I'm looking at two used trailers:

Trailer 1: 2008 Trails West "Royale" for $7,000. 2 horse straight load, 7'6". (allegedly good condition).

Trailer 2: 1994 Trails West Sierra II for $4,900. Clean 2 horse bumper-pull trailer. Rear tack with 3 saddle swing-out rack and bridle racks. Large dressing room up front. Drop-down, sliding windows on horse head side, sliders on the tail side. Mangers underneath a grain/feeding trough. Spring assisted ramp for loading. Adjustable divider, rubber mats over wood floor. Overhead vents throughout. Trailer is equipped with sway bar and electric brakes. This trailer is in great shape and has very little surface rust near rivets"

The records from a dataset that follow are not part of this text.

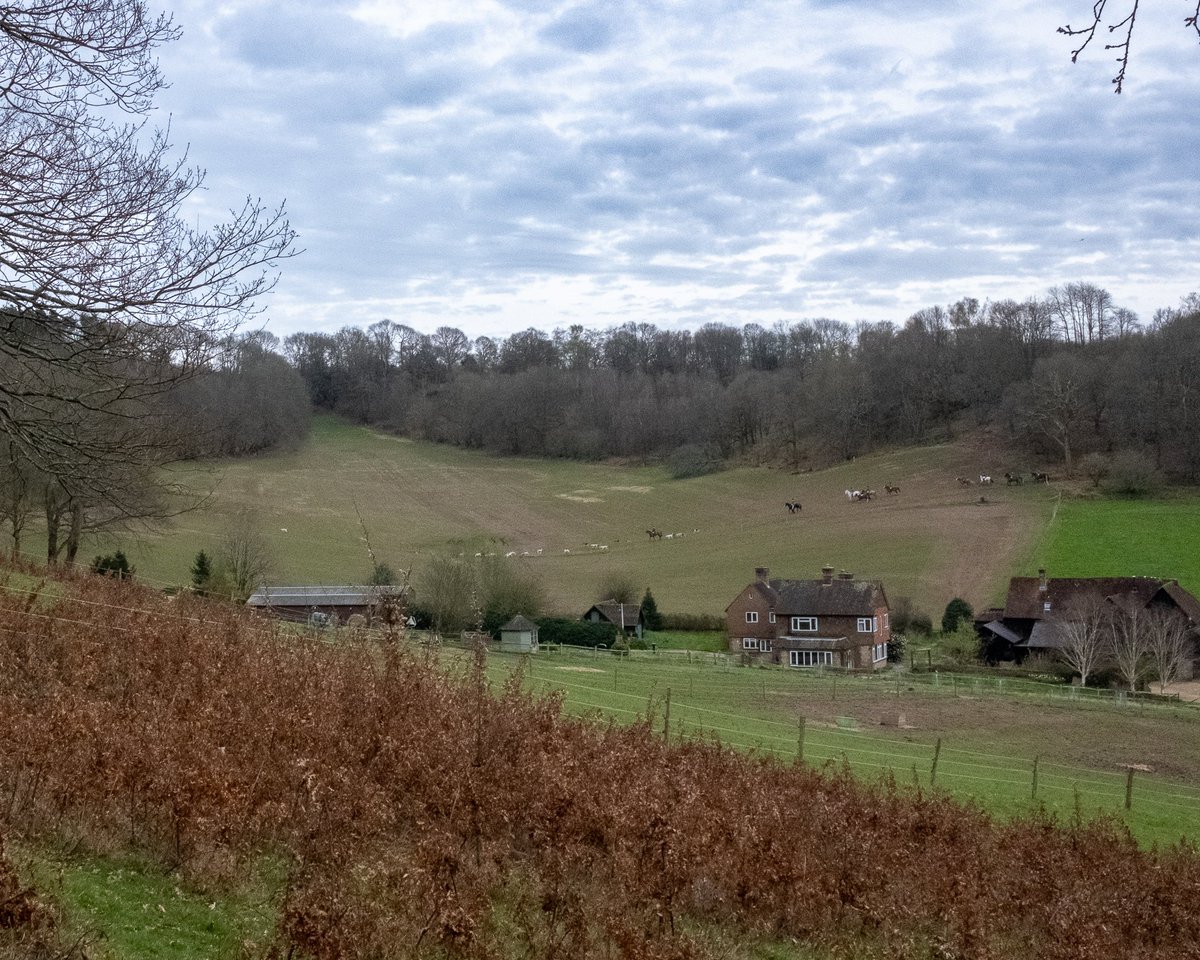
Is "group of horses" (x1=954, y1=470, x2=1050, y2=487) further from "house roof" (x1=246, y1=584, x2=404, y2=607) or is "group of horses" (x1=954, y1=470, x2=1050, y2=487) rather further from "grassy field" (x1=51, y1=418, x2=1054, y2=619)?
"house roof" (x1=246, y1=584, x2=404, y2=607)

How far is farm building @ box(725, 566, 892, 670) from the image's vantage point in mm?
49875

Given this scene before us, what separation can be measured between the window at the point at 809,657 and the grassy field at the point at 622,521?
552 cm

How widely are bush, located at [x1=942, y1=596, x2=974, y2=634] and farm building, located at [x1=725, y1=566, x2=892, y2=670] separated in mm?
2869

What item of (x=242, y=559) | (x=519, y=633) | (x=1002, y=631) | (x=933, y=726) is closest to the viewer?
(x=933, y=726)

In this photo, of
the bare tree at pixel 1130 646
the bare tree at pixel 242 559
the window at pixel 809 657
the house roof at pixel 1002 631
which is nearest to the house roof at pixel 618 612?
the window at pixel 809 657

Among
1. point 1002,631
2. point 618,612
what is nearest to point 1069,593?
point 1002,631

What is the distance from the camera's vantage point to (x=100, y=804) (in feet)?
25.2

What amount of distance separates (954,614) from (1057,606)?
505 centimetres

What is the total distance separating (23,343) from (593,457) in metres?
91.6

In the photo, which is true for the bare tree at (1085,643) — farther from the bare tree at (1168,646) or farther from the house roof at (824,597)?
the house roof at (824,597)

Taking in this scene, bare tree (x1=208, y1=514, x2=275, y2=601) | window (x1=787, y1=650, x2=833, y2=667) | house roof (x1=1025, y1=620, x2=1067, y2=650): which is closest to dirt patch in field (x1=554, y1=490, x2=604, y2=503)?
window (x1=787, y1=650, x2=833, y2=667)

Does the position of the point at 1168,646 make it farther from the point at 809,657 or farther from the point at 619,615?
the point at 619,615

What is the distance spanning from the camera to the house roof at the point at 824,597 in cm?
5081

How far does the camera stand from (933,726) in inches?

Are those fair asking prices? What's YOUR preference from the info given?


----------



## Roperchick (Feb 1, 2010)

I personally like trailer 2 better just because i dont like straight loads and it seems to have alot more for alot less. If its in good condition that would definitely be my first choice.


----------



## themacpack (Jul 16, 2009)

What is the height of the second trailer? What height trailer do you need? Of the two, it seems trailer #2 is more trailer for less $$$....which would make it the obvious pick -- but there is much that can't be known based solely on those two descriptions that could easily change that answer.


----------



## darkhorse84 (May 27, 2012)

themacpack said:


> What is the height of the second trailer? What height trailer do you need? Of the two, it seems trailer #2 is more trailer for less $$$....which would make it the obvious pick -- but there is much that can't be known based solely on those two descriptions that could easily change that answer.


The height of the trailer #2 is (I believe) 7 ft. from our discussion over the phone. Do I _need_ a 7'6" trailer... probably not. But it's nice to know it's available if I need it. Trailer #1 is also newer by 14 years.
.
I'm naturally drawn to the lower price of #2, but of course I worry about condition. He says it has some rust, but not much. That, of course, can be a matter of opinion. 

I guess my other pressing question is that if they are indeed all they say they are condition-wise, are the asking prices fair, and what do YOU think would be a fair offer? Sadly, there is no Blue Book for horse trailers.


----------



## Roperchick (Feb 1, 2010)

Depends i guess. I really like trails west and their older trailers imo were hardier than their newer stuff but it really depends on how well the sellers took care of them.


----------